→ JOBS:
1 - Print the forum thread on video bit depth word for word, everything from "Has a nice pic" down to "quality for HD.".
2 - In the forum thread on video bit depth, how many levels between black and white are given for 10 bit?
3 - Carry the forum thread on video bit depth and compression onward from its final sentence.

→ DOCUMENT SEGMENT:
════
11 (bonus random question). Does anyone still use the Sony XDCAM Disc system? I just discovered this even existed about a month ago and it fascinates me. At first I thought it was blu-ray in a disc caddy, but apparently not. Though it must be a variation of blu-ray technology with such similar disc capacities. I'm curious how widespread this system was and why it took this long for me to even hear about it.
 
Bit depth is 'levels' between black and white.

255 for 8 bit
1024 for 10 bit
4096 for 12 bit

As you can see 10 and 12 bit have much more tonality which particularly comes inportant when grading an image or recording a wide dynamic range.

This I found
https://datavideo.com/us/article/What are 8-bit, 10-bit, 12-bit, 4:4:4, 4:2:2 and 4:2:0

Has a nice pic of 420 colour - getting 8 pixels and squashing them into 2!

=======

2 - see answer to 8
with a target display of 8 bit why have a 10 bit file
50mbs was considered to be the best combo of file size and image quality for HD.
Broadcasters store huge amounts of data.. so minimising it is good.
Its too little (for aquisition) because today we have 4k, we crop, we grade, we stabilise

3) 4 *

4) bitrate defines file size so any file of the same bitrate is the same size

5) 16* 8bit and 4 * 10 bit

6) because is is a poor method of compression - compression must be targetted to degrade the image in manners that our brains dont notice. eg off colour and compressed shadows we dont notice too much.
════
→ EXTRACTED RECORDS:
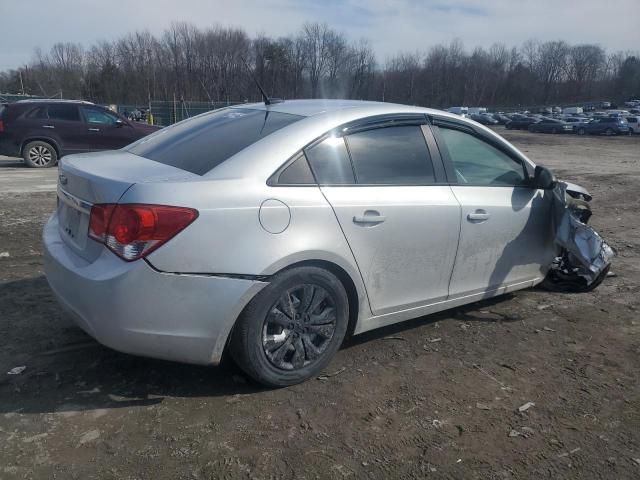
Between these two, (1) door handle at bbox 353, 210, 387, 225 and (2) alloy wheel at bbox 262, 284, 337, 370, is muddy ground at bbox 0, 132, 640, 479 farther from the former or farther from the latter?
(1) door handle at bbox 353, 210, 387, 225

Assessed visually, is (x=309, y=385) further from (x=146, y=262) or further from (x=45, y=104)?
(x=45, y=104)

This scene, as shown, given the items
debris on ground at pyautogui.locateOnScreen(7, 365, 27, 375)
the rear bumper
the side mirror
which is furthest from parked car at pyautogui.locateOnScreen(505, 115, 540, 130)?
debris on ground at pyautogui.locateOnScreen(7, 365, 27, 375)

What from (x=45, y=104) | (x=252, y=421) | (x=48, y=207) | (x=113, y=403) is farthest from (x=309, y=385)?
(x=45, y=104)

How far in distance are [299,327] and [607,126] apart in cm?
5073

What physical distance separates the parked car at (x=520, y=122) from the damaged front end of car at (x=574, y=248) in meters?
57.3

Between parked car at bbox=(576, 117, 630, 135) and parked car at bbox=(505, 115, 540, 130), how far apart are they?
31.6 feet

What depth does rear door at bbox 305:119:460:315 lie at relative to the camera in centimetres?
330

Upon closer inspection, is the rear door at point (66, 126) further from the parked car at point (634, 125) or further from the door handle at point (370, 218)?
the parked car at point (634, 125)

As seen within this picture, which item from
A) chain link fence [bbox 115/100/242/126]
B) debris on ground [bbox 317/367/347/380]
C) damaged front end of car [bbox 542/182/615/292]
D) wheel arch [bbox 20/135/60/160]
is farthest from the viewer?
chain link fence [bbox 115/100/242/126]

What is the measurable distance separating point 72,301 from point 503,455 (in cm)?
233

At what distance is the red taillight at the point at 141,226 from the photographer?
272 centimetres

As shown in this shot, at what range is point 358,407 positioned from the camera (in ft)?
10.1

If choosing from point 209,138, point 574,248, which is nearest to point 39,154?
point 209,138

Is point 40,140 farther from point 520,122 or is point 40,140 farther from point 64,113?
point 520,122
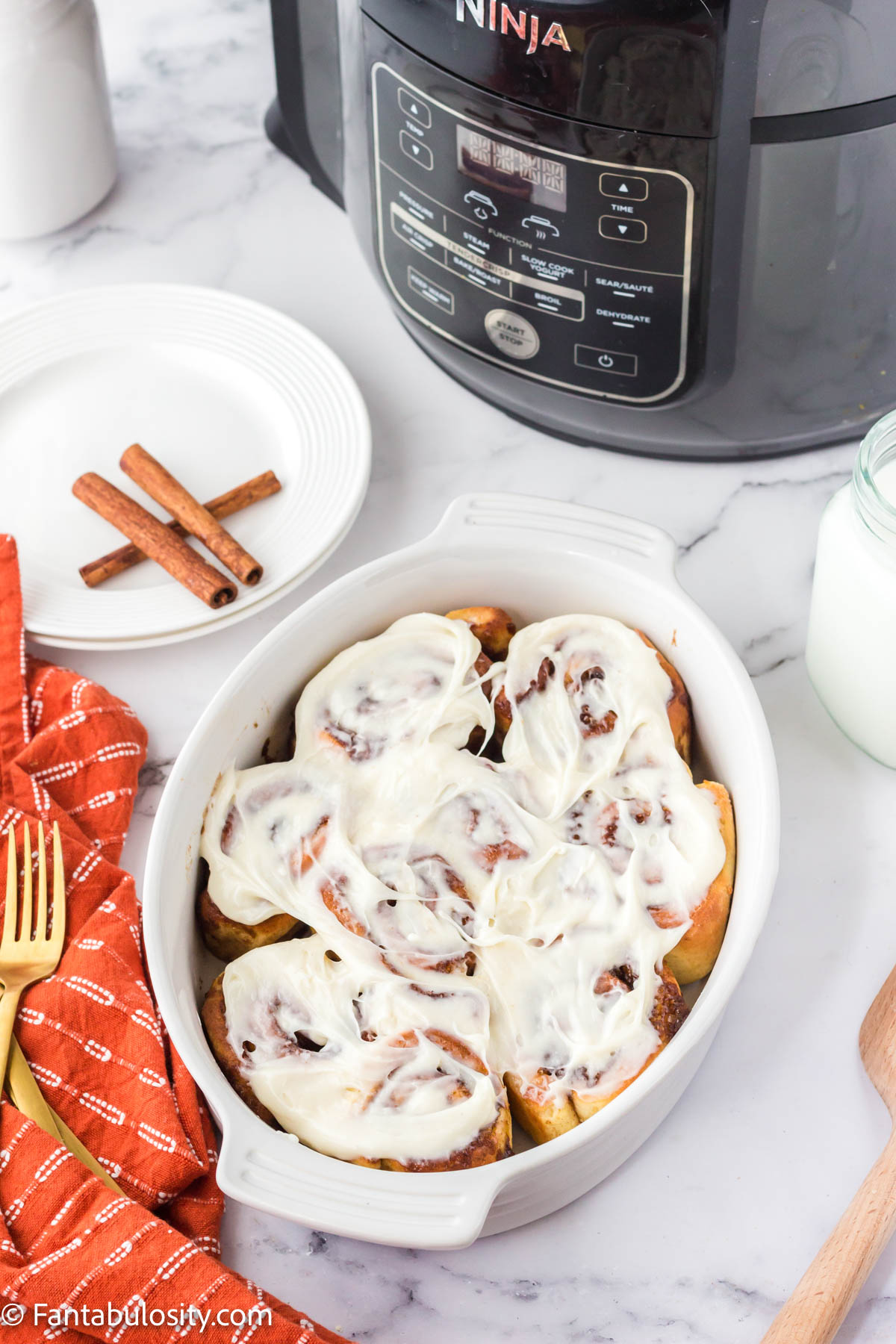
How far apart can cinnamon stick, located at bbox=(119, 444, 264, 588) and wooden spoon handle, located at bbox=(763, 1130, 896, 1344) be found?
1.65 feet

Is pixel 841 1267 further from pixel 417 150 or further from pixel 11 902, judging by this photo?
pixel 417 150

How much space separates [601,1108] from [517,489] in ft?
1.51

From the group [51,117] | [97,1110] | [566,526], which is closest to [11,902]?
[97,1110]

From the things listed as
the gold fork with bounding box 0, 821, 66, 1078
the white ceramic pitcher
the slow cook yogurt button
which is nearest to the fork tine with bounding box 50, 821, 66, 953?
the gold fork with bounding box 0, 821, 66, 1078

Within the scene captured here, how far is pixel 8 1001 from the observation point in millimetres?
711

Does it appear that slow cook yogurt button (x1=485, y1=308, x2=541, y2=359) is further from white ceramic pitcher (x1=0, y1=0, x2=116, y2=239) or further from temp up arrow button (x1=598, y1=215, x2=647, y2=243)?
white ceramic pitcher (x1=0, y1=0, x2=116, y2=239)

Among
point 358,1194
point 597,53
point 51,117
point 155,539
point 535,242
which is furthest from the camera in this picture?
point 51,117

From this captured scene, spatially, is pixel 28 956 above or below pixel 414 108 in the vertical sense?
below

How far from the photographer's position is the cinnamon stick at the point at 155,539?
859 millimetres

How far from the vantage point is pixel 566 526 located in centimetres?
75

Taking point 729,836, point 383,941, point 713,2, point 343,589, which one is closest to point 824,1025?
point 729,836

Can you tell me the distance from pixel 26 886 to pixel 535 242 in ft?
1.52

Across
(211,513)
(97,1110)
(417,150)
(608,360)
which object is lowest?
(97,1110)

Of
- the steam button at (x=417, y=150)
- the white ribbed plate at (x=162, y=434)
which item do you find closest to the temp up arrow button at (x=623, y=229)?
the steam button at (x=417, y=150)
════
→ EXERCISE ANSWERS:
1 -
Has a nice pic of 420 colour - getting 8 pixels and squashing them into 2!

=======

2 - see answer to 8
with a target display of 8 bit why have a 10 bit file
50mbs was considered to be the best combo of file size and image quality for HD.

2 - 1024 levels.

3 -
(By poor method of compression an example could be remove the green channel.. 2/3 the file size but instant odd colour.. a poor method)

7) because we dont need such small codecs in the age of cheap cards and drives

8) This one to think on. A 10 bit file does NOT look better on an 8 bit monitor. The monitor just crushes all the gradients (colour levels) toghether - a 10 bit file only has value as a place to grade from. Once you grade that file because it can store colours that an 8 bit cannot. The transformations performed in grading may 'need' those colours (when a colour is 'missing' we get banding)

9) ONe wonders what compressed raw really is. As raw is just a bunch of numbers off the sensor. The C200 at 50p has '10bit' raw - I think it is just some form of canon codec though.


11) afaik solid state. (camera cards) are cheaper smaller more reliable and one would therefore be nuts to use moving disk recording apart from getting some old school vibe.
 
8) Most panels in the pro world are usually 8-bit today, and most panels that are called 10-bit are really 8-bit that are dithered (8+2). True 10-bit panels are usually $$$.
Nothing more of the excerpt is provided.